JPMorgan CEO Jamie Dimon criticized the CLARITY Act, saying banks may oppose the bill in its current form. He said the legislation gives crypto companies advantages that traditional banks do not have.
The bill is moving through Congress as lawmakers work on crypto regulations before the election season.
Dimon Raises Concerns Over Stablecoins
Dimon’s main concern is stablecoins and whether crypto firms should be allowed to offer rewards or yield on customer balances.
He said companies offering services similar to bank accounts should follow the same rules as banks, including anti-money laundering rules, Bank Secrecy Act compliance, and regulatory oversight.

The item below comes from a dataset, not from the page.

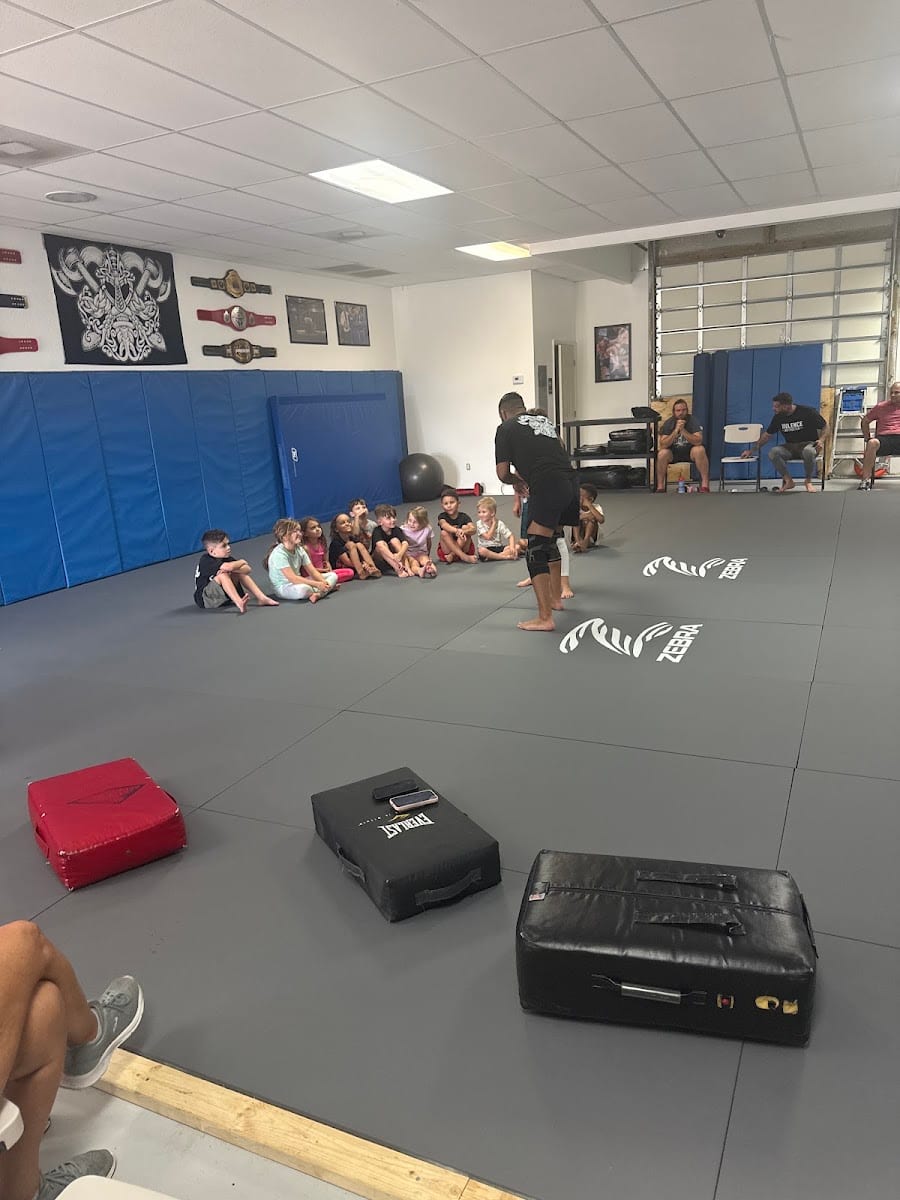 Empire MMA, photo 3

Banking groups also said the current version of the CLARITY Act may allow crypto firms to offer bank-like products without being regulated as banks.

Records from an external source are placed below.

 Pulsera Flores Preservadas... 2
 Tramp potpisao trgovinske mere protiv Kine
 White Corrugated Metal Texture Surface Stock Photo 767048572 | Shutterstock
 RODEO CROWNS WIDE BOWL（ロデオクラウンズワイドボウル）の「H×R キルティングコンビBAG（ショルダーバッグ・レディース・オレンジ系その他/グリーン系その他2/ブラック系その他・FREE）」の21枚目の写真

Banks are also concerned that stablecoins could reduce deposits in traditional banks and impact lending activity.
Key Disagreements
• Banks oppose yield-bearing stablecoin products without bank-level regulations.
• Dimon said the CLARITY Act lacks clear banking and compliance requirements.
• He also criticized Coinbase CEO Brian Armstrong for supporting the bill.
• Coinbase said stablecoin rewards benefit users and support crypto growth in the U.S.
• The debate increased after Coinbase launched a USDC product offering yields to users.
Senate Vote Expected Soon
The CLARITY Act continues to move through Congress with support from the White House and pro-crypto lawmakers.
Banking groups are pushing for stricter rules, while lawmakers are discussing amendments before the final vote.
A Senate vote is expected in the coming weeks.